Genoa, De Rossi: "Atteggiamento corretto. Traorè ed El Sharawy ci cambiano la vita"
Il mister del Genoa Daniele De Rossi ha parlato ai microfoni di Mediaset, dopo il successo per 1-0 ottenuto Coppa Italia contro il Sudtirol.
Ha avuto le risposte che si aspettava?
"Si, tutti hanno fatto la loro prestazione e l'atteggiamento è stato corretto. La condizione di qualcuno era precaria e li ho fatti giocare per questo. Vincere era importante, la Coppa Italia non la vogliamo snobbare e giocare contro l'Inter è una cosa bella".
Ha visto lo striscione "tutti a Parma"?
"Loro sono descritti come la frangia di tifoseria più irruenta, ma in realtà sono quelli che ci capiscono di più. Bello sentirli vicini a Parma".
Che squadra hai a livello caratteriale?
"E' una squadra di ragazzi seri, che ci tengono tantissimo e vanno forte. Abbiamo perso qualche giocatore importante a livello caratteriale e dobbiamo costruire il loro fisico, la loro tattica ma anche die nuovi leader per fare i punti che ci servono. Li abbiamo già: Baldanzi si sta prendendo più responsabilità dell'anno scorso. Dobbiamo fare di più e non aspettare di essere in difficoltà per fare le cose fatte bene. Sta a me lavorarci, ma loro sono veramente eccezionali".
Due note positive: i primi minuti di Traorè e l'ingresso di El Shaarawy.
"Ci tengo a citare anche altri giocatori che hanno giocato le loro prime partite come Puczka, Amorim e Wiafe. Drameh è arrivato il 31 agosto, Mitaj ha fatto molto bene. Credo che Traorè sia un giocatore diverso: manca un po' per fare una partita intera, ma può cambiarci la vita insieme a Stephan. Lui è un pochino più avanti e potrà essere pronto prima di Ahmed".
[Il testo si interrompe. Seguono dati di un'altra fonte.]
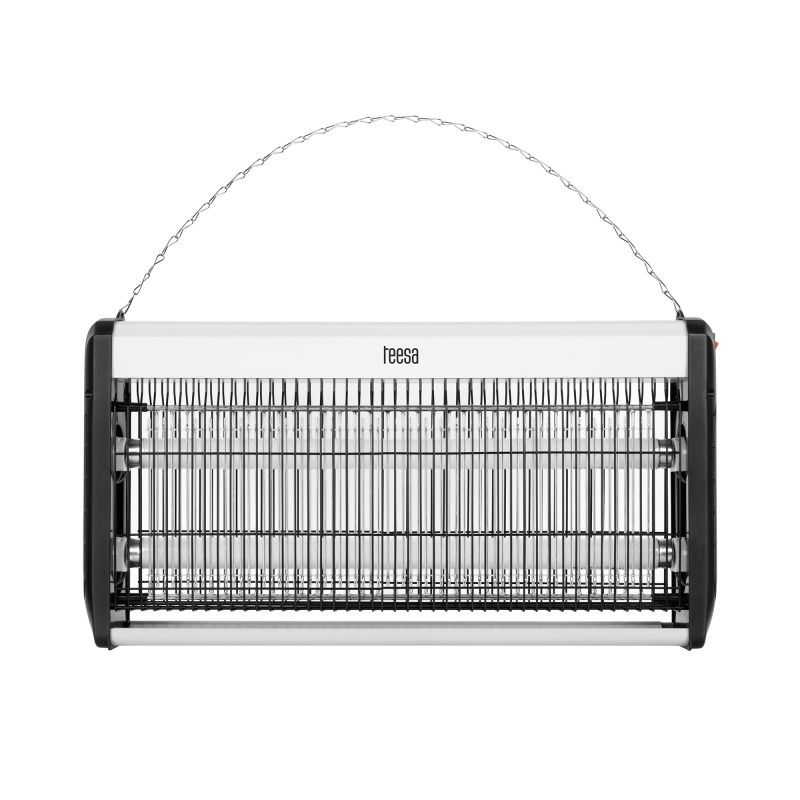 Lampa owadobójcza TEESA rażąca 30W(2x15W)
Si aspettava di ritrovare così Chivu come allenatore?
"Si sta sempre in contatto, sapevo che aveva questa passione e aveva giocato contro mio padre in primavera. Ha fatto bene a Parma, ma da fare bene a vincere scudetto e Coppa Italia il primo anno è una roba che verrà ripetuta poche volte secondo me".